Urgent HELP- Designing a buck converter!

Discussion in 'General Electronics Chat' started by diya khan, Nov 6, 2011.

  1. diya khan

    Thread Starter New Member

    Nov 29, 2010
    18
    0
    Hey,

    im required to design a buck converter that will step down the voltage to supply a piece of equipment.I also require to show the results of simulation of my circuit.

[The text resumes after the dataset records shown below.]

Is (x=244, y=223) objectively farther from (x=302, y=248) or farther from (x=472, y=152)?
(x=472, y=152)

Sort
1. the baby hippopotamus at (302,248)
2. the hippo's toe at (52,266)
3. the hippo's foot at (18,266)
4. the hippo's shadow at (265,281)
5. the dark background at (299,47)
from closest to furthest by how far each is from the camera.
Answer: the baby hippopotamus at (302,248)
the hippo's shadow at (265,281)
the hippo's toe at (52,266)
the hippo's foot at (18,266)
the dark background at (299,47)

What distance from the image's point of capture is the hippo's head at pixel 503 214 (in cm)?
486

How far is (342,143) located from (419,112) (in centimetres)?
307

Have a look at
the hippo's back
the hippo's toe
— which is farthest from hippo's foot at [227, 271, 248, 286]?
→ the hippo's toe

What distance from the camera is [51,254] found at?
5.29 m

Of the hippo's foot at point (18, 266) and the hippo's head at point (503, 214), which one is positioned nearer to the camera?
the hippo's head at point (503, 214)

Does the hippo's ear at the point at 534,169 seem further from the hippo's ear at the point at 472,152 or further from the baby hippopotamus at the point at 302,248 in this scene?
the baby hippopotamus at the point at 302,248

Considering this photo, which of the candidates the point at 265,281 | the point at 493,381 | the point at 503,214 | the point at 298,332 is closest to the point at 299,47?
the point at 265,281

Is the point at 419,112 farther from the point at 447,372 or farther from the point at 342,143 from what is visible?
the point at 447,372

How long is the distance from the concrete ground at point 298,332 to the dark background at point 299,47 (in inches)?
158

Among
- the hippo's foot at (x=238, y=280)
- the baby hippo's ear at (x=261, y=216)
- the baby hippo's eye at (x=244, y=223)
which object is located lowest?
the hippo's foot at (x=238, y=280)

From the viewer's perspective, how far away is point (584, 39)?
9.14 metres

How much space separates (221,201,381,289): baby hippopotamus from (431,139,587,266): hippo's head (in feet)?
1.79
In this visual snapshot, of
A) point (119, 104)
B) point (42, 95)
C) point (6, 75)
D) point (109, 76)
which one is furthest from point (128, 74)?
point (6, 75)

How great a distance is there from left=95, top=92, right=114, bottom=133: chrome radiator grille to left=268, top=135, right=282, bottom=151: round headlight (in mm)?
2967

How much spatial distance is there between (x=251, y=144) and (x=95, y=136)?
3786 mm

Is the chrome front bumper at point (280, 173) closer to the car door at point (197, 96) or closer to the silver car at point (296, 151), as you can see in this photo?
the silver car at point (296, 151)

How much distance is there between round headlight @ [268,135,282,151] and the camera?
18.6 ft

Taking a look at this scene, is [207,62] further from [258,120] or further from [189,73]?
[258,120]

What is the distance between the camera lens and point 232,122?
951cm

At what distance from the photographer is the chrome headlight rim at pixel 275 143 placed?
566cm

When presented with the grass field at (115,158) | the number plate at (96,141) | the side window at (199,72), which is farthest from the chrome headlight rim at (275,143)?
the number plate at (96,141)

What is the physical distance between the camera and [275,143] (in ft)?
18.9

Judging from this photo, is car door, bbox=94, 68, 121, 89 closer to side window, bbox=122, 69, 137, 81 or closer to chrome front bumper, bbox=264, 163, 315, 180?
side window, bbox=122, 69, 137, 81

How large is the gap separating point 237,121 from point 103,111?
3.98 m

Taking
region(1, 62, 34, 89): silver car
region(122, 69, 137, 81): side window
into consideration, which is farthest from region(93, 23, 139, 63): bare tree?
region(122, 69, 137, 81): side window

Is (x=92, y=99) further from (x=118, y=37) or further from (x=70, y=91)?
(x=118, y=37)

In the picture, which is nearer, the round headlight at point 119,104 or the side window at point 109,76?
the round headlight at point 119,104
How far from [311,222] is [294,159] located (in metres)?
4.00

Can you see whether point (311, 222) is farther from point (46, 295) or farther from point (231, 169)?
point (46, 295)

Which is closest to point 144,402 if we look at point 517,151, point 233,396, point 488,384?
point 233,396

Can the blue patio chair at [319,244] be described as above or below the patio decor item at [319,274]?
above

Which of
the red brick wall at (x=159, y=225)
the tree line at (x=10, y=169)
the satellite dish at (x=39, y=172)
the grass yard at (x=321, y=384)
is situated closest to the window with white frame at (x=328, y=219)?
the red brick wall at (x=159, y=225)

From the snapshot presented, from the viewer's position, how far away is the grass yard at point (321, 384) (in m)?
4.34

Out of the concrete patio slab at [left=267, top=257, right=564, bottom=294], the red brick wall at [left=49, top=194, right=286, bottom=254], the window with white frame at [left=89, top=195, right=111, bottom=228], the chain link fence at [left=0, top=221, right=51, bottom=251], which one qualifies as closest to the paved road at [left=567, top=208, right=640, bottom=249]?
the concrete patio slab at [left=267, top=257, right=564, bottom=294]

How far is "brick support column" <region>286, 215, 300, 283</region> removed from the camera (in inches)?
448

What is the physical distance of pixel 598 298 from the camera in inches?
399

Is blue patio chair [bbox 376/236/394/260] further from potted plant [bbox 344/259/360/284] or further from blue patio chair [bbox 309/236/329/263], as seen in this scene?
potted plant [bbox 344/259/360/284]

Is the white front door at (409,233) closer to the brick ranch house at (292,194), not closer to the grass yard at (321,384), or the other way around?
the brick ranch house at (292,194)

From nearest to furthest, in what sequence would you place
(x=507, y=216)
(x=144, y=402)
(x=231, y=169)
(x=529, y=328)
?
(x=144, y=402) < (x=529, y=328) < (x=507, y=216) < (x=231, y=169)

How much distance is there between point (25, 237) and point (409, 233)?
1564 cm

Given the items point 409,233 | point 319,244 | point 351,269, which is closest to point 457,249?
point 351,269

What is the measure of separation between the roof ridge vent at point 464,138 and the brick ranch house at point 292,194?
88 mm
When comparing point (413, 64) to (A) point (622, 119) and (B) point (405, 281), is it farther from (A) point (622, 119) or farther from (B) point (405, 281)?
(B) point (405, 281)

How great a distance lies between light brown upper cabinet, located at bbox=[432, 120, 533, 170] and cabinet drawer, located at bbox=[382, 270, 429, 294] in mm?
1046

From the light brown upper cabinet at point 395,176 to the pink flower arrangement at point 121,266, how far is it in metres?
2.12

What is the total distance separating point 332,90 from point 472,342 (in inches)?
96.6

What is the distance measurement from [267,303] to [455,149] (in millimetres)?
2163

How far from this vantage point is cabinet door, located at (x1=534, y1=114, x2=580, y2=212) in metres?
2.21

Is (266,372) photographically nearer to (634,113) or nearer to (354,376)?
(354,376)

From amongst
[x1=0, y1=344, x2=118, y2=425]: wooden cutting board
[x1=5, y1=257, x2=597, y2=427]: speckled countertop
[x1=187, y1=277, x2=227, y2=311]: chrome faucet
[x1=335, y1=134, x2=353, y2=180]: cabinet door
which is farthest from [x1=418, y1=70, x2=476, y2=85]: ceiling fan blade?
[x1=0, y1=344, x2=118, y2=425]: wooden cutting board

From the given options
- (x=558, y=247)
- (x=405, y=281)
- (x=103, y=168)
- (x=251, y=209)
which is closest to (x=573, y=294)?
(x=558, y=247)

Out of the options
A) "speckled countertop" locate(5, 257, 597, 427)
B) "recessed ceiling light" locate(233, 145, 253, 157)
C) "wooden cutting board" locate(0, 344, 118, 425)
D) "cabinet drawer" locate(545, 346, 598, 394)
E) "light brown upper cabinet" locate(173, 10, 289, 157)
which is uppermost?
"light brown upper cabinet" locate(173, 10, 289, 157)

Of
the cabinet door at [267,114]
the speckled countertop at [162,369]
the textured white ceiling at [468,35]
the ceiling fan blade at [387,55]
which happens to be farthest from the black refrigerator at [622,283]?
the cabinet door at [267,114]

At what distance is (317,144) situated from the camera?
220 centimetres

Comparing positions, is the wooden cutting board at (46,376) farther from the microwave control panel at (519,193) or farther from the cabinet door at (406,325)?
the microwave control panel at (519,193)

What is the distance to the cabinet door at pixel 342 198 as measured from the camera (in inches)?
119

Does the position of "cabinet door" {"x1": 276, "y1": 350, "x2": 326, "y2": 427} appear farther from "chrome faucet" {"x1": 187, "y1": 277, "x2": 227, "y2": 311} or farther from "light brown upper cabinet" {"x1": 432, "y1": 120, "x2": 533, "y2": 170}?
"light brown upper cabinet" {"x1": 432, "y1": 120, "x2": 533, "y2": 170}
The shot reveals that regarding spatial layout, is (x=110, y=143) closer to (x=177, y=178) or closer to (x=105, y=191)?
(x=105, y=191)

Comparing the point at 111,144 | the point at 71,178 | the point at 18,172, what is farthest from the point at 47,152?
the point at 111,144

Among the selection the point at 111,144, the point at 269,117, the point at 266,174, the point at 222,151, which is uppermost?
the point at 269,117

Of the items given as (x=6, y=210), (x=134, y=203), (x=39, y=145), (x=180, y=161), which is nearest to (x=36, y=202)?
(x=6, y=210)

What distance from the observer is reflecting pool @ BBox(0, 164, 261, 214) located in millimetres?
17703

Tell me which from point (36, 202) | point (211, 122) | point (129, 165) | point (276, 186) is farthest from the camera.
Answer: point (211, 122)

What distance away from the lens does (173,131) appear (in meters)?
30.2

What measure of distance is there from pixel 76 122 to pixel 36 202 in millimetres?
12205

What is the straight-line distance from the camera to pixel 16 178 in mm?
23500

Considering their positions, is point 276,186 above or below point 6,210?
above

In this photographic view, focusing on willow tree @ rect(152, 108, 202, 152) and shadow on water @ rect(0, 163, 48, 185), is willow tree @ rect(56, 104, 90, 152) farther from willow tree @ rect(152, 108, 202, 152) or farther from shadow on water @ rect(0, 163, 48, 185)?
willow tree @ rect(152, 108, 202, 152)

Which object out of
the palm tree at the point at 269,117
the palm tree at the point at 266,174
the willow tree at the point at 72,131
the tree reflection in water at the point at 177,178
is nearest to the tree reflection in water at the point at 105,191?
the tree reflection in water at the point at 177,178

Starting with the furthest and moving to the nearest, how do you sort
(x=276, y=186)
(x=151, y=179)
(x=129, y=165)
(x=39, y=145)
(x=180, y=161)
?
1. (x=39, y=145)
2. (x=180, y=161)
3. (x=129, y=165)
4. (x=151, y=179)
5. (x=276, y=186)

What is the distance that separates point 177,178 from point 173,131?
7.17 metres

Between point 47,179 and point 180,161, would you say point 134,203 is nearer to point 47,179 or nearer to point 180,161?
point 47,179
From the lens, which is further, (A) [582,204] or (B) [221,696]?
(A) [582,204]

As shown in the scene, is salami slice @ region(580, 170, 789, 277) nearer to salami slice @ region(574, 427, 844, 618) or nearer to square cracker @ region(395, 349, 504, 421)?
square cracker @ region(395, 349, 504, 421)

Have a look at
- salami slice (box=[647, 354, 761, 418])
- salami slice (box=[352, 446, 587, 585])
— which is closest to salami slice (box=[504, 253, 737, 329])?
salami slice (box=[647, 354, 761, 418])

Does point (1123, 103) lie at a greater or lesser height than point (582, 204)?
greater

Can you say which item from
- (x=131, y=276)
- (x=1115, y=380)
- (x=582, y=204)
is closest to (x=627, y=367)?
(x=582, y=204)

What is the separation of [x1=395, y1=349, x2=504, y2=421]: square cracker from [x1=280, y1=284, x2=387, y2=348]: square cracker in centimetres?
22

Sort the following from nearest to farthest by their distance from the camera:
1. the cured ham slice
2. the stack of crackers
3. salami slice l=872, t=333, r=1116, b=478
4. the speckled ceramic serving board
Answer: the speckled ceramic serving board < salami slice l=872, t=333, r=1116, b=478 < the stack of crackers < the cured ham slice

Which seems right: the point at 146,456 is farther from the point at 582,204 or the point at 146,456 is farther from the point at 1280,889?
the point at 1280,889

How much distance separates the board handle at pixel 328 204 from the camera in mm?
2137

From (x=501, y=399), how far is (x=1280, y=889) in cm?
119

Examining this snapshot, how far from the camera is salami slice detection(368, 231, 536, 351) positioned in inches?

    My circuit should meet the following specifications:

    Vin=24V
    Vout=18V
    Max ripple compared to DC input=10%
    load resistance=5 Ω
    Switching frequency must lie between 50kHz to 200kHz
    Assume ideal devices have been used!

    ok..so to start of with, I no the circuit im required to design (not sure about the which switching device to choose yet).i have decided to use Pspice Student Version to simulate my circuit.
    I have calculated:

    Iout=Vout/Rload=18/5=3.6A
    ΔI=0.1*3.6=0.36A
    D=Vout/Vin=0.75

    Now for continuous conduction mode:

    we know that L=\frac{(Vin-Vout)*(D/Fs)}{Ir} whr Ir=ΔI


    Now the issue is that i really cannot figure out how to choose Fs!!Once i choose Fs correctly, i can find the value for my filter inductor.
    its mentioned in the ques that i can choose between 50kHz to 200kHz, but is there any appropriate logical way to selecting the Switching frequency?
    I would also like to know whether its better to use a p/n type MOSFET or IGBT for my circuit and why!

    thx
     
  2. crutschow

    Expert

    Mar 14, 2008
    13,003
    3,232
    A higher switching frequency allows the use of smaller inductors, but the switching losses so it's a tradeoff between those two parameters.

    IGBTs have a relatively slow switching speed so they are normally only suitable for lower frequency applications. MOSFETs are much faster so are typically used in switching power supplies, since they would have lower switching losses.
     
  3. diya khan

    Thread Starter New Member

    Nov 29, 2010
    18
    0
    ok. but could you give me a range, like as you said, MOSFETs are much faster which means that they have high switching frequency.So is 50kHz high enough??
    and what difference does it make whether i use a p-type or an n-type MOSFET?
     
  4. bountyhunter

    Well-Known Member

    Sep 7, 2009
    2,498
    507
    YES, but it requires understanding gained by actually building buck converters, not simulating them. The capacitors have losses and internal resonances, the inductor core has losses that increase with frequency, the FET and diode both have switching losses. You basically push the switching frequency up as far as you can before the switching losses get too high (and you define that, but probably less than 10% of load watt power). Understand, there are ways to reduce losses by "upgrading" to better caps and inductors but they cost more so it's all a matter of engineering judgement. No free lunch.

    In the real world, pushing a 3A buck converter above 100 kHz usually starts getting too pricey for what consumers want to pay for things, but it's possible to do. I would stay between 50 kHz and 100 kHz and live with a slightly larger inductor.
     
  5. bountyhunter

    Well-Known Member

    Sep 7, 2009
    2,498
    507
    Power P-FETs are usually more expensive for a given voltage/On resistance value because of larger die size.
     
  6. SgtWookie

    Expert

    Jul 17, 2007
    22,182
    1,728
    Along with P-ch being more expensive, if all other parameters are roughly equal (Rdson, Vdss, logic/standard, Id rating) the gate charge of a P-ch will be roughly 2.5 times as much as that for an N-ch MOSFET. Also, the selection of P-ch is far more limited than for N-ch.
     
  7. bountyhunter

    Well-Known Member

    Sep 7, 2009
    2,498
    507
    The bigger die size of the P-FET means a larger gate capacitance which the switching driver circuit has to force to charge as fast as possible, so P-FETs take "stronger" drivers that can deliver higher peak currents to maintain the same fast switching speed.

    However, the P-FET buck circuit is simpler than the N because the N-FET buck requires some kind of way to generate a higher driver voltage to pull the N-FETs gate up to to turn it on fully. There are always trade offs. Most of the time they go with the N-FET to save money and use a cheap charge pump to boost up to get a gate driver rail.